On the morning of January 1, 2004, I looked like I had a really good time on New Year's Eve. Hair was sticking out in all directions. Vestiges of makeup were smeared. Dark circles under the eyes.

One might be tempted to think I was hung over, had they seen me walk into the Cheesecake Factory for lunch on January 1. The stiffness in my gait might lead one to believe that I'd been up to no good the night before.

New Year's Eve is the most overrated of holidays. I've never had a good one. Except for that one time I was in England and learned what snogging is. That wasn' t terrible. In general, though, it's all about high expectations with very little payoff. I am old enough now not to feel ashamed about watching Dick Clark yet another year. I have come to terms with the possibility that there may be people out there who have a good time on New Year's Eve. There may be people who are beautiful and cool and hip and know where the fun actually happens. I'm not one of them, though, and it's okay.

My New Year's Eve was a road trip that began at 1:30 in the morning at my parents' house in North Carolina and ended around 5:00 in Boston. The Suz was along, but she slept most of the way, leaving me alone to discover the joys of sattelite radio in the rental car. I am in love with the XM, mainly because they have a channel that is all 80's pop.
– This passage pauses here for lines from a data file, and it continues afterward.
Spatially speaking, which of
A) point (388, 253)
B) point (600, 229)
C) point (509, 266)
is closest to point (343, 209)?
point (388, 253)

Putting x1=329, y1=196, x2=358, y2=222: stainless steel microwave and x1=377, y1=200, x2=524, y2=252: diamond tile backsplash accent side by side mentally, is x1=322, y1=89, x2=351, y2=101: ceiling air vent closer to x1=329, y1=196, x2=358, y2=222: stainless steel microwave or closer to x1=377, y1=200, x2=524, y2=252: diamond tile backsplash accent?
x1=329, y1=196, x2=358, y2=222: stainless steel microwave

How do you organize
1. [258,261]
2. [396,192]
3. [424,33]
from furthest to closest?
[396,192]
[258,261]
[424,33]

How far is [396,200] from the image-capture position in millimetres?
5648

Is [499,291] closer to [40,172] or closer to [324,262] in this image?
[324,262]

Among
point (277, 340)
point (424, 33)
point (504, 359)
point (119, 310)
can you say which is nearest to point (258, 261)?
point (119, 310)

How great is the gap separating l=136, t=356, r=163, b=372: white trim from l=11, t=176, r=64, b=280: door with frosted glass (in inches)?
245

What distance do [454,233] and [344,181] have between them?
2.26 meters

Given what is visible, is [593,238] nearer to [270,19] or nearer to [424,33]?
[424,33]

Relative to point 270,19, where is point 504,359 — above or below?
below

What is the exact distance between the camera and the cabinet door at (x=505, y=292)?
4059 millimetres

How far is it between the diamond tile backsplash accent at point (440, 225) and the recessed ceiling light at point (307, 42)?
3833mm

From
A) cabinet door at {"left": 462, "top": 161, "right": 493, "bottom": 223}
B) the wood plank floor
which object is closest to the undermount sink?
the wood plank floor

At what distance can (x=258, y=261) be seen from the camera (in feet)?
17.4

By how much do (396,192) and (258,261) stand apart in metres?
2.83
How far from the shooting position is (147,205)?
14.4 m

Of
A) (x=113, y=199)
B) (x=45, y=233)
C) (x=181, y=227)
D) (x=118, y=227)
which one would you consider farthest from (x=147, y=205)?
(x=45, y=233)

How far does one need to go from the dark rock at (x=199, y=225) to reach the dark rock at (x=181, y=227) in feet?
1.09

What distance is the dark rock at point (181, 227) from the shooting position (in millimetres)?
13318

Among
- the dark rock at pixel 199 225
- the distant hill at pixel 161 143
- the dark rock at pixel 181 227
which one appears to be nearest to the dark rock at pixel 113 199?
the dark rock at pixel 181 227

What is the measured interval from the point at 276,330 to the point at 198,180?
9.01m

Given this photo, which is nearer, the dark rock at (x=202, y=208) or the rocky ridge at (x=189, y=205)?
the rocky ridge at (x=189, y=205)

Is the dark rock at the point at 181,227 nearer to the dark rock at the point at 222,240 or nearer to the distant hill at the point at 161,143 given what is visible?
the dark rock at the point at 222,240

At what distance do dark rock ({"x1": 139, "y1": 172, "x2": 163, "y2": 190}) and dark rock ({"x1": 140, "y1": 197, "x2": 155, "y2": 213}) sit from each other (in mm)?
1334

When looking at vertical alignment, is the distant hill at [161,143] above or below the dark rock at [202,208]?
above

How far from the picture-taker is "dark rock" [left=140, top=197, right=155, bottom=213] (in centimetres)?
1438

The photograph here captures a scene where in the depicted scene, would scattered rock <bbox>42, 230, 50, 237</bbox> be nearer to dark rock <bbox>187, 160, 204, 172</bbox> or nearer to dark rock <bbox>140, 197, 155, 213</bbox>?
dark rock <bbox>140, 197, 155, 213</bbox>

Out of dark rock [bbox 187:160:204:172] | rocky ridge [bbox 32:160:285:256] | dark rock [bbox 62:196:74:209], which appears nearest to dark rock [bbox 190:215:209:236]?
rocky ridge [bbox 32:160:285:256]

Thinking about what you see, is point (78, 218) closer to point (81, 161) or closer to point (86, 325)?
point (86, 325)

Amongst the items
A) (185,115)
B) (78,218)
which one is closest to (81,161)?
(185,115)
I didn't even know how badly I wanted to hear "Der Kommissar" until it came on somewhere in the dark Virgina morning. Even better, the channel called Fred was counting down 2000 alternative essential songs, so they were playing The Clash and The Smiths and The Cure and The Violent Femmes, allowing me to relive my adolescent, post-hair band, angst. I joined the countdown somewhere around song 250 and I heard it all the way up the the end. "Just Like Heaven," possibly one of the most perfect alternative pop songs ever recorded, only made it to #3. Fred and I may need to have a talk about that. But in Fred's defense, when's the last time you heard a radio station play Oingo Boingo's "Dead Man's Party?"

But 15 hours in the car is 15 hours in the car, and it leaves you looking rough the next day.
I drank a LOT of Mountain Dew. Somewhere around Maryland, I stopped making sense.
When I got bored, I'd flip to CNN and announce to The Suz that "This is CNN," or flip to CNN Espanol and turn up the volume really loud. For some reason I found this really, hysterically funny.
In northern Pennsylvania, my ass went numb.* So the funny walk on New Year's Morning can be attributed to the pins and needles sensation one gets when feeling returns to a sleeping body part.
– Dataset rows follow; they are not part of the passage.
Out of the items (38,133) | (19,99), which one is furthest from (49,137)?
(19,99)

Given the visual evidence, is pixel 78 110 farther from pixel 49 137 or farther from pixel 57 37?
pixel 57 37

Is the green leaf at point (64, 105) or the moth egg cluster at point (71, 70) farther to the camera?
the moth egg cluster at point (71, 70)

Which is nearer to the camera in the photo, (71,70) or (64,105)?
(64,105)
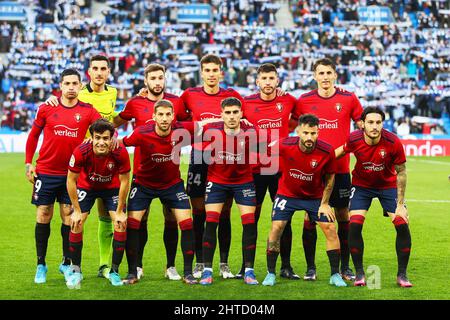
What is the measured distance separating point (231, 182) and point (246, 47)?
24173 mm

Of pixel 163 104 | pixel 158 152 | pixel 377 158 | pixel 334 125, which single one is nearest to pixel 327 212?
pixel 377 158

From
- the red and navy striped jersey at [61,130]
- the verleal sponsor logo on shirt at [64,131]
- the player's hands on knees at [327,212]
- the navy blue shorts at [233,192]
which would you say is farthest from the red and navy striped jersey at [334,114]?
the verleal sponsor logo on shirt at [64,131]

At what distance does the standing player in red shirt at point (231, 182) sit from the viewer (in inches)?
350

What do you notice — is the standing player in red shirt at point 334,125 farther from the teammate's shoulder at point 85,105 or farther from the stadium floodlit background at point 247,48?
the stadium floodlit background at point 247,48

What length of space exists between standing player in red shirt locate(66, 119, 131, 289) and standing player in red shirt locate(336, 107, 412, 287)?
222 centimetres

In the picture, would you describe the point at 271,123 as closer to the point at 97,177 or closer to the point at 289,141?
the point at 289,141

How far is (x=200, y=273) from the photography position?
9258mm

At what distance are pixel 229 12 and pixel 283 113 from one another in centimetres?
2556

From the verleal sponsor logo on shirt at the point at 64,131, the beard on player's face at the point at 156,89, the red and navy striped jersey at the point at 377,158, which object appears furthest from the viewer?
the beard on player's face at the point at 156,89

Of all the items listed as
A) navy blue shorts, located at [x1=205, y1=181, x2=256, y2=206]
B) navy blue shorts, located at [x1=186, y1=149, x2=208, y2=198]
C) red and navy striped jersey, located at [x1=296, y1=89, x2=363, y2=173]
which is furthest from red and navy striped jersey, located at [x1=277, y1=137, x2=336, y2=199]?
navy blue shorts, located at [x1=186, y1=149, x2=208, y2=198]

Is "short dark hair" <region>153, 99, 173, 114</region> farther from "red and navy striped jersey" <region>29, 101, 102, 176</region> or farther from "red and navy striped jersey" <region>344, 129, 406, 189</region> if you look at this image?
"red and navy striped jersey" <region>344, 129, 406, 189</region>

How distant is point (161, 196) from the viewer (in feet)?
29.5

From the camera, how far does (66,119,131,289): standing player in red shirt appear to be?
8516mm

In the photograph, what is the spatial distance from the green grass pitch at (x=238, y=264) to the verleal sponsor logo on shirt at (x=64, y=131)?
1489 mm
I'd been invited to a party on New Year's Eve. This might have been The Year New Year's Wouldn't Suck.
Alas it was not to be. And so it ended like this:

By the time we got home, I wasn't even using actual words anymore.
The Suz discovered that her boy, "Joe" was off in New Hampshire.
But USA was running a marathon of Law and Order SVU.

I woke up just long enough to watch Dick Clark drop the ball in Times Square.
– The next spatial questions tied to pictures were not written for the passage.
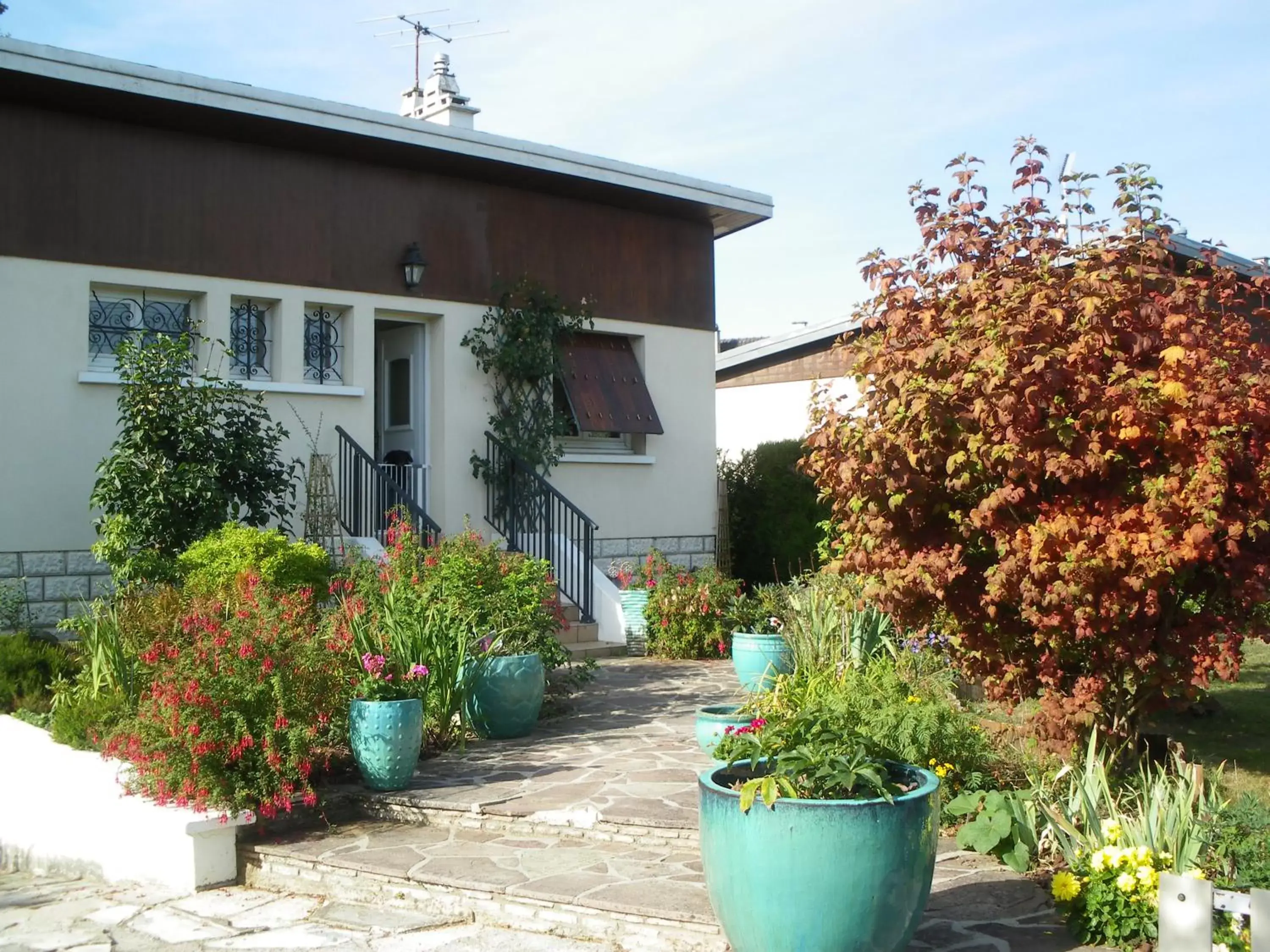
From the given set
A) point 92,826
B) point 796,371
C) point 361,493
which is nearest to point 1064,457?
point 92,826

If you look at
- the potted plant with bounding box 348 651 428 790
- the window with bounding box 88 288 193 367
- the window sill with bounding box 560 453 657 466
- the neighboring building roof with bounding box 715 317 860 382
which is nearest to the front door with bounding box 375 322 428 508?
the window sill with bounding box 560 453 657 466

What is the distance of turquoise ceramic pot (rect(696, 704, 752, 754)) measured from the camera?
6.64m

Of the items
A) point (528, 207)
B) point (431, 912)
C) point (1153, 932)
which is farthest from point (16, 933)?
point (528, 207)

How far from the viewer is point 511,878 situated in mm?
5332

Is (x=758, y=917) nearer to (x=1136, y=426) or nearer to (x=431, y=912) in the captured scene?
(x=431, y=912)

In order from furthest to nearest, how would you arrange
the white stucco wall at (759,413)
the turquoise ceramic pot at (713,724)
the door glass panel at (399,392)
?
the white stucco wall at (759,413), the door glass panel at (399,392), the turquoise ceramic pot at (713,724)

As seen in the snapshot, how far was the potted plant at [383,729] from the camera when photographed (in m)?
6.43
Two days later, I still look just a little bit like hell. But I'm getting better.

*When travelling to Western NC from New England, 84 from CT to 81 outside of Scranton, PA is the best way I've been able to determine. While I concede to the "I know a better way" crowd that 95 might be a better route to Eastern NC and points South, I've done both routes enough times to know what yields fewer hours of my highway lunacy. I also consulted the Rand McNally 2004 Road Atlas, which I bought instead of the Betty Crocker Cookbook on a recent trip to my local wholesale warehouse, and determined that the Chesapeake Bay Bridge and Tunnel is miles out of the way from anywhere I generally want to go. I now consider this argument closed.